◆ REQUIREMENT A ◆
In the passage on self-organizing maps and well logs, start at the words "The SOM provides" and end after "high dimensional data.". Copy that part word for word.
◆ REQUIREMENT B ◆
How is well logging data acquired, according to the passage on self-organizing maps and well logs?
◆ REQUIREMENT C ◆
Continue the passage on self-organizing maps and well logs from its last line.

◆ TEXT SEGMENT ◆
[Start of Attachment]

The SOM provides a topology-preserving mapping from high dimensional space to map units. The map unit is the output layer, a two-dimensional array of nodes that is fully connected to the input layer. The property of topology preservation refers to maintaining the relative distance between the points. The points that are closer to each other in input space are mapped close together on the map unit (output) in the SOM as shown in Figure 1. The distance between the map units can also be defined according to their topological relationship. Thus, SOM can be used as a cluster-analyzing tool of high dimensional data.

Another important property associated with SOM is its ability to generalize. This means that the network is able to recognize inputs that it has never encountered before. After training SOM, a vector is presented to the input layer, and the node whose weight vector is most similar to this input vector will be activated.

Some of the unique abilities of SOM are: 1) to perform visualization of data; 2) to provide informative representation of data; and 3) to compare whole data sets with each other. SOM has the capability of clustering the raw input data according to classification, so this property makes it a valuable tool for well log analysis. SOM will provide the cluster nodes to the log curves at each depth so that a geologist will be able to use these nodes for preliminary analyses.  Neural networks have been successfully applied for well log analysis in recent years to name a few [5-14].

The software package, Thinking Log Module, used for training and testing purposes in this paper was selected from the Mind & Vision Computer Systems because of built-in features for analyzing well logs. This program acts as a simulator for both supervised and unsupervised neural network models. The SOM feature offers the user an “N-dimensional eyeball simulator” that is capable of seeing the data in N-dimensions without being biased.

Well logs provide a recording of the variation of certain physical rock properties with depth. The data is acquired by lowering logging tools into the well. However, well logging data does not directly classify the rock properties. Well logging data assists in deducing the physical property of the rock by means of theoretical and empirical correlation.  A suite of well log plots that consist of four tracks is shown in Figure 2.

·         Track 1 contains spontaneous potential (SP) and Gamma ray (GRC) curves

·         Track 2 represents resistivity logs (LOGSN and LOGILD)

·         Track 3 contains  neutron porosity curves (ROHB and NPHI)

·         Track 4 holds calibration (CALI) and resistivity curve (LOGMLL) logs.

[End of Attachment]

◆ COLLECTED MATERIAL ◆
[Start of Attachment]

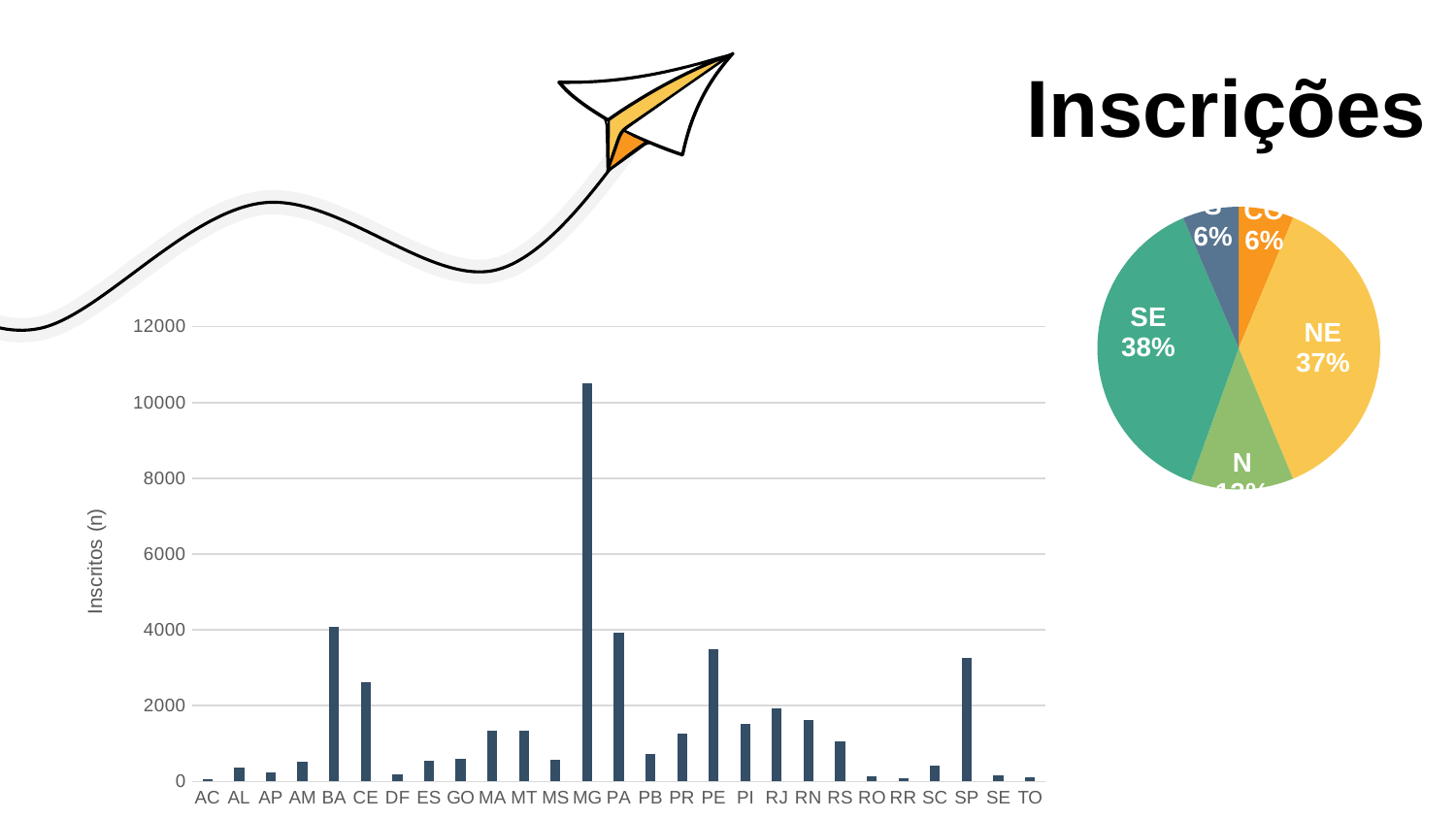
In the pie chart on the right, what share does SE have? 38% In the pie chart on the right, what is the difference between the SE and NE shares? 1% In the bar chart on the left, which state has the larger value, RJ or RN? RJ In the bar chart on the left, which state has the larger value, BA or CE? BA What kind of chart is the chart on the left of the slide? bar chart In the bar chart on the left, how many states are shown on the x axis? 27 In the pie chart on the right, what share does NE have? 37% In the bar chart on the left, is the value for SP greater or less than 4000? less What kind of chart is the chart on the right of the slide, under the title 'Inscrições'? pie chart In the bar chart on the left, which state has the highest number of Inscritos (n)? MG In the bar chart on the left, is the value for CE greater or less than 2000? greater In the bar chart on the left, is the value for MG greater or less than 10000? greater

[End of Attachment]

◆ ANSWER SPACE A ◆
The SOM provides a topology-preserving mapping from high dimensional space to map units. The map unit is the output layer, a two-dimensional array of nodes that is fully connected to the input layer. The property of topology preservation refers to maintaining the relative distance between the points. The points that are closer to each other in input space are mapped close together on the map unit (output) in the SOM as shown in Figure 1. The distance between the map units can also be defined according to their topological relationship. Thus, SOM can be used as a cluster-analyzing tool of high dimensional data.

◆ ANSWER SPACE B ◆
It is acquired by lowering logging tools into the well.

◆ ANSWER SPACE C ◆
In this project, SOM is used to obtain cluster nodes from the well logging data, and then use those nodes as targets for the back-propagation neural network model. The eight input curves (SP, GRC, LOGSN, LOGILD, RHOB, NPHI, CALI, and LOGMLL), as shown in Figure 2, were selected for the training of SOM. The input data curves were normalized using the normalization feature of the program. Normalization of the input data may enhance the numerical accuracy [4].

Several trials of training SOM were conducted in order to determine the parameters for obtaining the optimal cluster nodes that represent all the facies in the data.  After training, cluster nodes were picked from the output file generated by SOM. The parameters -- such as the number of input neurons, hidden and output neurons, the number of training cycles, and the bias level of the back-propagation -- were set to constant values.

The back-propagation network was also trained using the target flags that were obtained from the well log analyst. The results of the back-propagation network for each facies type and the percent of correct identification during the testing phase when target flags were used from well log analysts are shown in Figure 6.

The optimal performance of the SOM is highly dependent on its parameters such as resolution, the size of inhibition radius level, and the radii ratio of inhibition/excitation. The preparation of the data for training requires manipulating these parameters in order to achieve satisfactory results because too little and/or too much change in the parameters could cause the network to converge inaccurately.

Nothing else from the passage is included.